Montag, 10. Dezember 2018
Solidaritätsanzeige

Die Direktoren von Burisma auf der Homepage des UnternehmensIn der Ukraine geht es um Demokratie, Menschenrechte und nationale Integrität... – ach so, und ums Geschäft natürlich. Wie jetzt bekannt wurde, wird der US-amerikanische Rechtsanwalt Hunter Biden Direktor im größten privaten Öl- und Gasunternehmen der Ukraine, Burisma Holdings. Reiner Zufall? Im Weißen Haus hieß es, die Ernennung eines »privaten Bürgers« für den Job habe keinen Einfluss auf die Politik gegenüber dem Land. Doch so »privat« ist die Personalie nicht – Hunter Biden ist der Sohn von Joe Biden, dem Vizepräsidenten der Vereinigten Staaten von Amerika.

 

Burisma, das offiziell in Zypern registriert ist, arbeitet seit 2002 in der Ukraine.

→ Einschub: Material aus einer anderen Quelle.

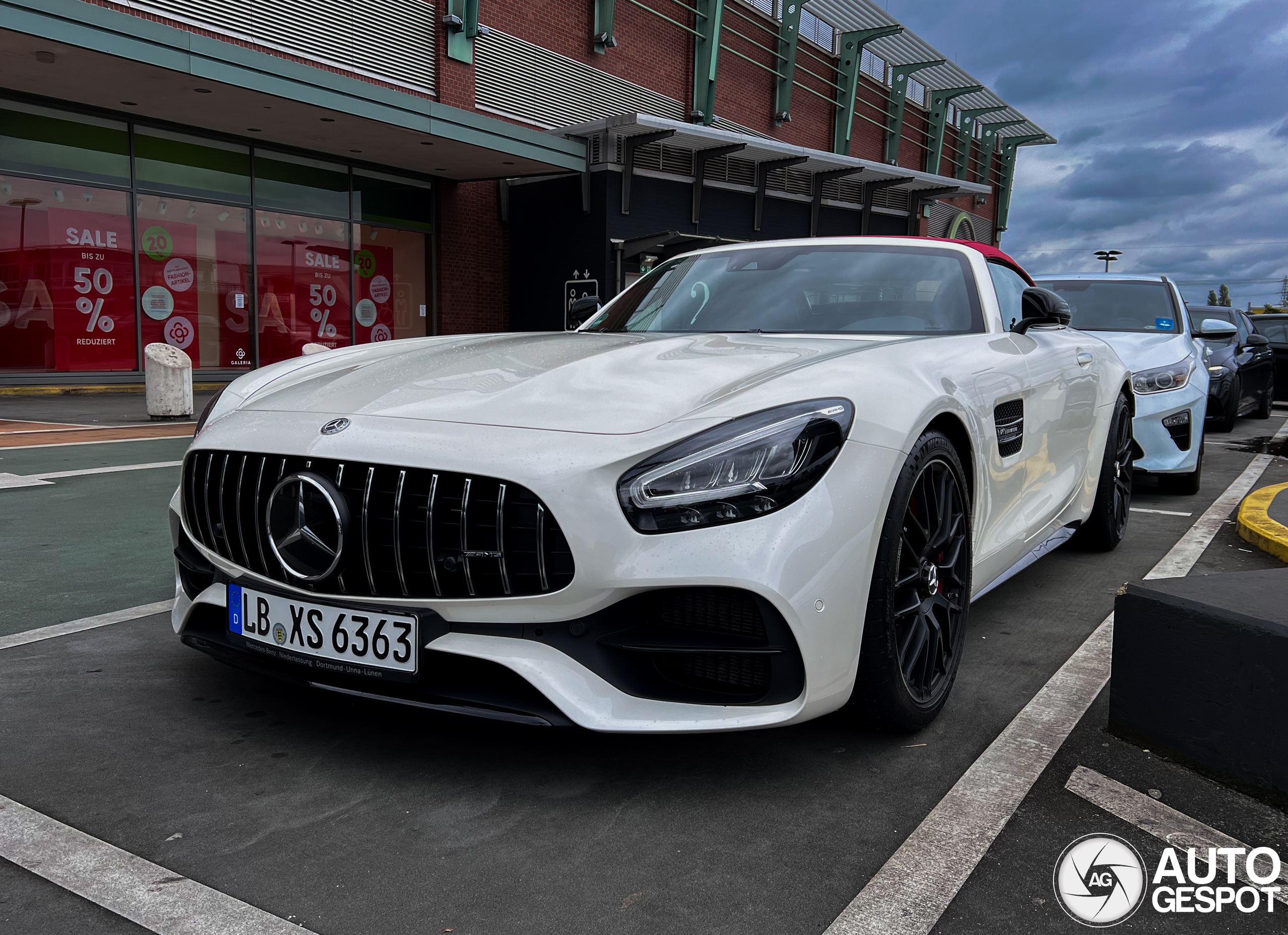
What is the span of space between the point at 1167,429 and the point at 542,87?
1551 cm

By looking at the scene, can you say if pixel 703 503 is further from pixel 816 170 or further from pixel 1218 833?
pixel 816 170

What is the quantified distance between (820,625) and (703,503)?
14.0 inches

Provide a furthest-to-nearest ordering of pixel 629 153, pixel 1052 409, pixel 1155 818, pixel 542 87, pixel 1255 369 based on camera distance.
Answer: pixel 542 87 → pixel 629 153 → pixel 1255 369 → pixel 1052 409 → pixel 1155 818

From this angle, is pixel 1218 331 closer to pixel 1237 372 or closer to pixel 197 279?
pixel 1237 372

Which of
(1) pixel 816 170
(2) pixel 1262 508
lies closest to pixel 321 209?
(1) pixel 816 170

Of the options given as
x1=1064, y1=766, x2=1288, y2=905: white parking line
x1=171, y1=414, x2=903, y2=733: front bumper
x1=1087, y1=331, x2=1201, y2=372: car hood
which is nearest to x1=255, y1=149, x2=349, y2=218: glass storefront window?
x1=1087, y1=331, x2=1201, y2=372: car hood

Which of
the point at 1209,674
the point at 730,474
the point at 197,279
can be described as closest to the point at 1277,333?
the point at 197,279

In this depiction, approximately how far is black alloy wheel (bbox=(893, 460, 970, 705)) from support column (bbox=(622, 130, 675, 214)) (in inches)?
674

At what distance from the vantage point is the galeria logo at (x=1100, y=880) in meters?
1.81

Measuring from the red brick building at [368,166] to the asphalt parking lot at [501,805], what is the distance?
10.9 m

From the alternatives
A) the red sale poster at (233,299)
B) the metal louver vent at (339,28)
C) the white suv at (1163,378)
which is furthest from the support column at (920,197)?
the white suv at (1163,378)

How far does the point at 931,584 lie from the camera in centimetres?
261

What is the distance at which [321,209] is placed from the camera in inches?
683

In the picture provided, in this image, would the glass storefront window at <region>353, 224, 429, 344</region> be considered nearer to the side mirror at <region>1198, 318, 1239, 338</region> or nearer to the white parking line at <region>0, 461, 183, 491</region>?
the white parking line at <region>0, 461, 183, 491</region>
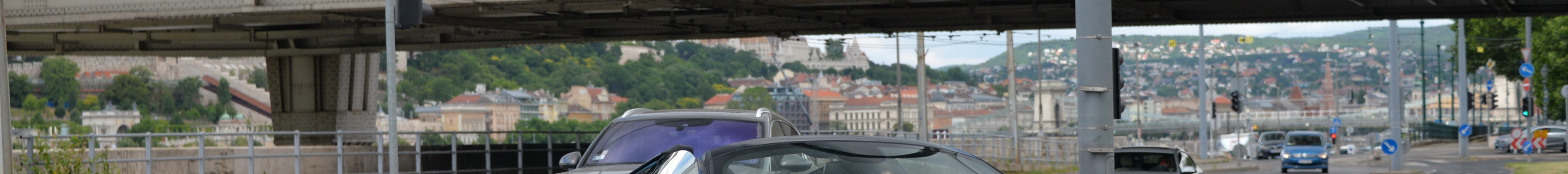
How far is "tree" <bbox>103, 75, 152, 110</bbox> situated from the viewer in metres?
140

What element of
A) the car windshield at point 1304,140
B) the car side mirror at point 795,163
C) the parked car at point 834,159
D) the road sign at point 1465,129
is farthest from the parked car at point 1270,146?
the car side mirror at point 795,163

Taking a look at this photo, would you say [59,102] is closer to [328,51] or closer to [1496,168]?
[328,51]

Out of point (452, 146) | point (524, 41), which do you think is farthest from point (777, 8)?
point (524, 41)

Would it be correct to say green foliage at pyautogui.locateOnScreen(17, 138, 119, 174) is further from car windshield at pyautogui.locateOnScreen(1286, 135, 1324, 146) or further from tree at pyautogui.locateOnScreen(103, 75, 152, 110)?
tree at pyautogui.locateOnScreen(103, 75, 152, 110)

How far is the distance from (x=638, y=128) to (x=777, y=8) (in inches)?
366

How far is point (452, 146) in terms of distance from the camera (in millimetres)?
21984

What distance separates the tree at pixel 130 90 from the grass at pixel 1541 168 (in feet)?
435

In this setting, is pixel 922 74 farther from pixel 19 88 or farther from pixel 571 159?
pixel 19 88

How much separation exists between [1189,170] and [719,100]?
438 ft

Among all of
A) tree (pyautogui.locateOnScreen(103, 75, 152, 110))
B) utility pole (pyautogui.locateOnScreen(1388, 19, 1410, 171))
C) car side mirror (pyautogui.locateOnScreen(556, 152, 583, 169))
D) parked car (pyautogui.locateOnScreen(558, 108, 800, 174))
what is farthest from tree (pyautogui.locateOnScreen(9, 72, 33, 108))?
car side mirror (pyautogui.locateOnScreen(556, 152, 583, 169))

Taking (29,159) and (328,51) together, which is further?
(328,51)

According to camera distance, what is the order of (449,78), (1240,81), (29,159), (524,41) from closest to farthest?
1. (29,159)
2. (524,41)
3. (1240,81)
4. (449,78)

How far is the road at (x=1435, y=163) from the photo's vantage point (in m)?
29.5

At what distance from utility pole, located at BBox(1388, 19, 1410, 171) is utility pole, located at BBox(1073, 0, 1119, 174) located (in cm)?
2148
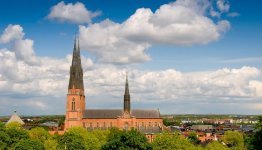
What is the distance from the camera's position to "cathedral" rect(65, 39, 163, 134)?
152m

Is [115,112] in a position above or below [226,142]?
above

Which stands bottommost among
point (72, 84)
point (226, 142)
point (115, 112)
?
point (226, 142)

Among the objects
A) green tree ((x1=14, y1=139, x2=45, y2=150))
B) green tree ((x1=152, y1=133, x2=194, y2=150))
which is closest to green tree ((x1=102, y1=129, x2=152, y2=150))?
green tree ((x1=152, y1=133, x2=194, y2=150))

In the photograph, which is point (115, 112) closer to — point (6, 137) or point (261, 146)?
point (6, 137)

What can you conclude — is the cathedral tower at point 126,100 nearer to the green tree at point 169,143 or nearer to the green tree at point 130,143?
the green tree at point 169,143

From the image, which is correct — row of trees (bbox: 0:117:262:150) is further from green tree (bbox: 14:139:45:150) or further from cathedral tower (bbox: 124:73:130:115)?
cathedral tower (bbox: 124:73:130:115)

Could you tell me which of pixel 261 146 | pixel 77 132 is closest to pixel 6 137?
pixel 77 132

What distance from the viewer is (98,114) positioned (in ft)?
527

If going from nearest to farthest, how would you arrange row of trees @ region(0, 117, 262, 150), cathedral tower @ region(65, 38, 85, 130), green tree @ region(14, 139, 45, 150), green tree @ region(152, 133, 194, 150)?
row of trees @ region(0, 117, 262, 150) < green tree @ region(152, 133, 194, 150) < green tree @ region(14, 139, 45, 150) < cathedral tower @ region(65, 38, 85, 130)

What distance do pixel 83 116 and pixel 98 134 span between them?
29.1 meters

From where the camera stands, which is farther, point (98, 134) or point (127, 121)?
point (127, 121)

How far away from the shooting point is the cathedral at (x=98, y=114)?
15175 centimetres

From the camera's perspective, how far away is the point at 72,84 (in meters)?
152

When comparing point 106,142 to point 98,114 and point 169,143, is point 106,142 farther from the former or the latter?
point 98,114
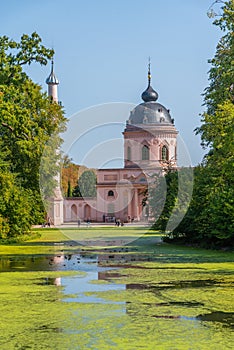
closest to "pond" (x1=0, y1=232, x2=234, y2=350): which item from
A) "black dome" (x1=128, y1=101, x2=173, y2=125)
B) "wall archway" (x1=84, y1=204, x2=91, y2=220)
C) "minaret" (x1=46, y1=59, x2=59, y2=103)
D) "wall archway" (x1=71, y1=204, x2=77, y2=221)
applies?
"minaret" (x1=46, y1=59, x2=59, y2=103)

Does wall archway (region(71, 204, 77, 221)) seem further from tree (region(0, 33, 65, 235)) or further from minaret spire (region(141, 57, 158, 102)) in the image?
tree (region(0, 33, 65, 235))

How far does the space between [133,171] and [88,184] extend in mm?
7163

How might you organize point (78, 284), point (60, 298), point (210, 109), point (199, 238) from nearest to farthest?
point (60, 298) → point (78, 284) → point (199, 238) → point (210, 109)

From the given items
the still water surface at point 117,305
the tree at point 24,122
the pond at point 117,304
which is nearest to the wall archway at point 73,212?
the tree at point 24,122

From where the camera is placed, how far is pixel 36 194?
3997cm

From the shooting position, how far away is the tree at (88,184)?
80.6 metres

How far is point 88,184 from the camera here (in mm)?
83312

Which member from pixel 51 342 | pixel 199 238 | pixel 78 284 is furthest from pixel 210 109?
pixel 51 342

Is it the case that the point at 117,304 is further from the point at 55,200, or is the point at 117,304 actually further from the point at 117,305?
the point at 55,200

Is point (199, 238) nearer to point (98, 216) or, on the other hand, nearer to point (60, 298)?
point (60, 298)

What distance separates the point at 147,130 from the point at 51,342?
221 feet

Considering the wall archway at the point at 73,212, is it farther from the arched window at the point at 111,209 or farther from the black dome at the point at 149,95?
the black dome at the point at 149,95

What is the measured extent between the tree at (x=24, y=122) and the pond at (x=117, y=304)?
6.50 meters

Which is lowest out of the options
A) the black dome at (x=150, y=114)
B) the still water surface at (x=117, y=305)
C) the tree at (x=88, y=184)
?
the still water surface at (x=117, y=305)
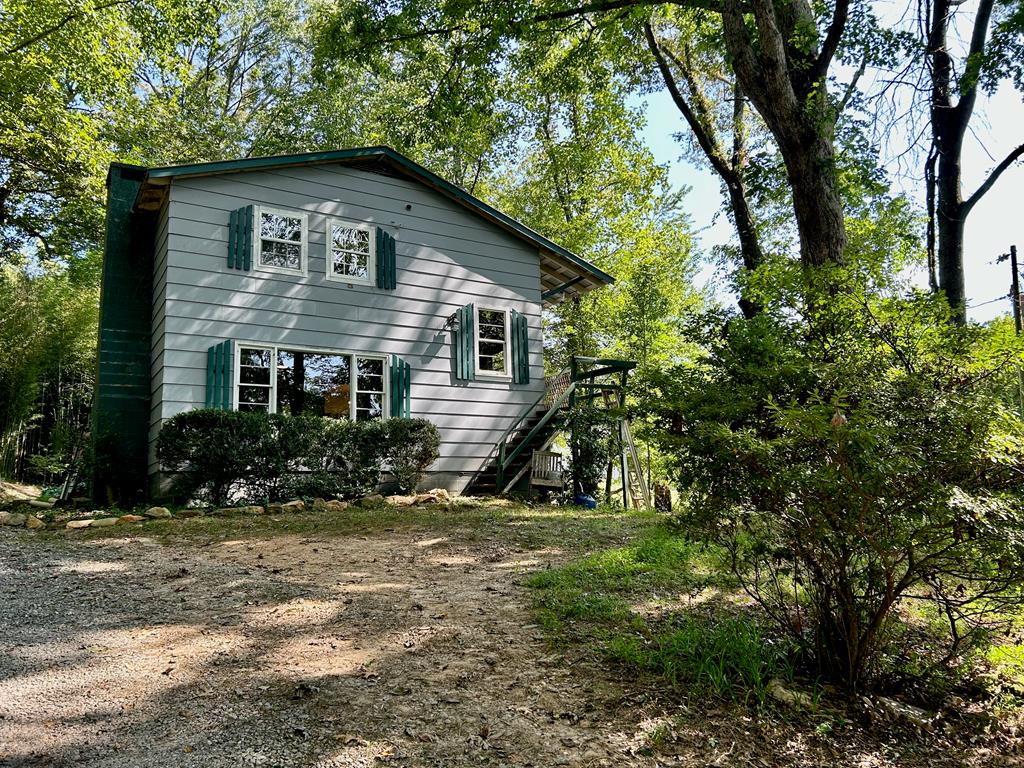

Das Land bezog den größten Teil seines Erdgases bislang aus Russland, doch inzwischen fordert Moskau Vorkasse, weil Kiew bei den Lieferanten Schulden in Milliardenhöhe hat. Das demokratisch nicht legitimierte Regime in Kiew bemüht sich deshalb, alternative Lieferanten zu finden.

Hunter Biden, der künftig einer von vier Direktoren des Unternehmens sein soll, erklärte gegenüber Journalisten, sein neuer Job sei eine große Chance, weil Burisma als innovative Firma dazu dienen könne, in der Ukraine eine »starke Wirtschaft« zu schaffen. Er sieht sich in seinem neuen Job richtig, weil seine Erfahrungen mit »Transparenz« und »Unternehmensverantwortung« den Menschen der Ukraine nutzen werde.   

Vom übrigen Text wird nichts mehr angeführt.